9987967441778573855ULL (value too large for normal LL).

next up, as others have noted:
you need something like: '%llx'.

however, annoyingly, certain C libraries are broken (and do not support
'll').
in this particular case, you may be better off converting the value to a
string manually.

an example:
static char *hexchars="0123456789ABCDEF";

li=9987967441778573855ULL;
for(i=0; i<16; i++)pHex=hexchars[(li>>((15-i)*4))&0xF];
pHex[16]=0;


or, in a slightly more traditional style:
li=9987967441778573855ULL; i=16; t=pHex;
while(i--)*t++=hexchars[(li>>(i<<2))&0xF];
*t++=0;

(will state up front, ones' conventions are a matter of personal taste...).

or such...

 

[Ahmad Jalil Qarshi]

Hi,

I have an integer value which is very long like 9987967441778573855.
Now I
want to convert it into equivalent Hex value.

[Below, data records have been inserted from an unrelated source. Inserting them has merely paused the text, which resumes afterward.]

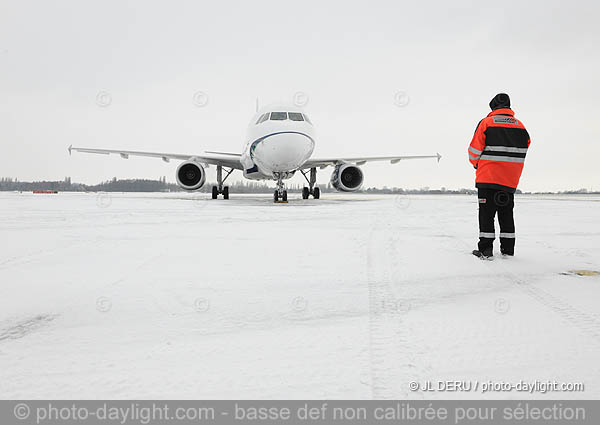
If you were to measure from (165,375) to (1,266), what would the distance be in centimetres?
307

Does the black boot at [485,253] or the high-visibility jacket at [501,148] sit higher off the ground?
the high-visibility jacket at [501,148]

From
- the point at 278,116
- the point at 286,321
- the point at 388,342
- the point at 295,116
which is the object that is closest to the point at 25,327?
the point at 286,321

The result must be 8A9C63784361021F

I have used sprintf(pHex,"%0X",9987967441778573855). But it only
returns 8
Hex values.

Kindly note that I am using pure C on Unix.

minor comments:
a number this size should really have 'LL' or 'ULL'.
9987967441778573855ULL (value too large for normal LL).

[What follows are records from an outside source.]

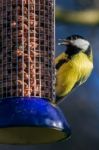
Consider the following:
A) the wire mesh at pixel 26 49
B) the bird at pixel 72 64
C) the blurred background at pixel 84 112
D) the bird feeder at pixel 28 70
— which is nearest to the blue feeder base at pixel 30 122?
the bird feeder at pixel 28 70

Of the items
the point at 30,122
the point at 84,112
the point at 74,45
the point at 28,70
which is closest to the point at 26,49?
the point at 28,70

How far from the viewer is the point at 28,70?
7.50m

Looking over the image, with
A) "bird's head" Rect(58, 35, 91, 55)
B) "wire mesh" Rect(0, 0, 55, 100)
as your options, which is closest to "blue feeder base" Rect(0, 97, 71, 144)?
"wire mesh" Rect(0, 0, 55, 100)

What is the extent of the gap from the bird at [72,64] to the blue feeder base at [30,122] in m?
1.15

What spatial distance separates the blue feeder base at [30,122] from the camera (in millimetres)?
7070

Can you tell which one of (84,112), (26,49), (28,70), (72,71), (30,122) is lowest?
(84,112)

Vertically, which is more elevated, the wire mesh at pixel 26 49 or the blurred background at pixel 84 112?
the wire mesh at pixel 26 49

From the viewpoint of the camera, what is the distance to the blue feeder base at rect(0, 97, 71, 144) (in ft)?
23.2

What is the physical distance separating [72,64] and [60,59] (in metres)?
0.11

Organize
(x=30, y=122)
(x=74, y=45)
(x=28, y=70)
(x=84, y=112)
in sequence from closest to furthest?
(x=30, y=122)
(x=28, y=70)
(x=74, y=45)
(x=84, y=112)

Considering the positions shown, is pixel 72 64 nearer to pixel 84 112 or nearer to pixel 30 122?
pixel 30 122

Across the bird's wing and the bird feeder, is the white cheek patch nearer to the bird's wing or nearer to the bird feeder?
the bird's wing

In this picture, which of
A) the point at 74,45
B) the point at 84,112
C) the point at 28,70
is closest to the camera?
the point at 28,70

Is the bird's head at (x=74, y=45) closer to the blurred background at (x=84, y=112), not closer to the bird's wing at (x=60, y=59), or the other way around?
the bird's wing at (x=60, y=59)
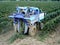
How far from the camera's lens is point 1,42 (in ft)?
29.1

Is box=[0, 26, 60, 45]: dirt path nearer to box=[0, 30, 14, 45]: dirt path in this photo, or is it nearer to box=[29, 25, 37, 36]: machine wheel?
box=[0, 30, 14, 45]: dirt path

next up, as others have noted:
you need something like: '%llx'.

however, annoyingly, certain C libraries are broken (and do not support
'll').
in this particular case, you may be better off converting the value to a
string manually.

an example:
static char *hexchars="0123456789ABCDEF";

li=9987967441778573855ULL;
for(i=0; i<16; i++)pHex=hexchars[(li>>((15-i)*4))&0xF];
pHex[16]=0;

or, in a slightly more traditional style:
li=9987967441778573855ULL; i=16; t=pHex;
while(i--)*t++=hexchars[(li>>(i<<2))&0xF];
*t++=0;

(will state up front, ones' conventions are a matter of personal taste...).

or such...

Thanks in anticipation,

Ahmad Jalil Qarshi

Thanks all for your kind support. I have used the following code and
it worked fine.

unsigned long long val = 998796744563877ll;
printf("Hex is: %llX\n", val);

Thanks again.

Regards,
Ahmad Jalil Qarshi

 

[Walter Roberson]

Thanks all for your kind support. I have used the following code and
it worked fine.

unsigned long long val = 998796744563877ll;
printf("Hex is: %llX\n", val);

That's okay in that range of values, but the original
initializer you posted with had more digits, and using that pattern
could lead to problems with larger numbers. The 'll' modifier
on the literal is for -signed- numbers; if the literal exceeds
the range of -signed- long long then the value you get out
would be unspecified. If you use a 'ull' or 'ULL' modifier on
the literal, the behaviour would be well defined.

 

[Keith Thompson]

Thanks all for your kind support. I have used the following code and
it worked fine.

unsigned long long val = 998796744563877ll;
printf("Hex is: %llX\n", val);

A suggestion: write it as 998796744563877LL. The lowercase letter 'l'
can be very hard to distinguish from the digit '1'.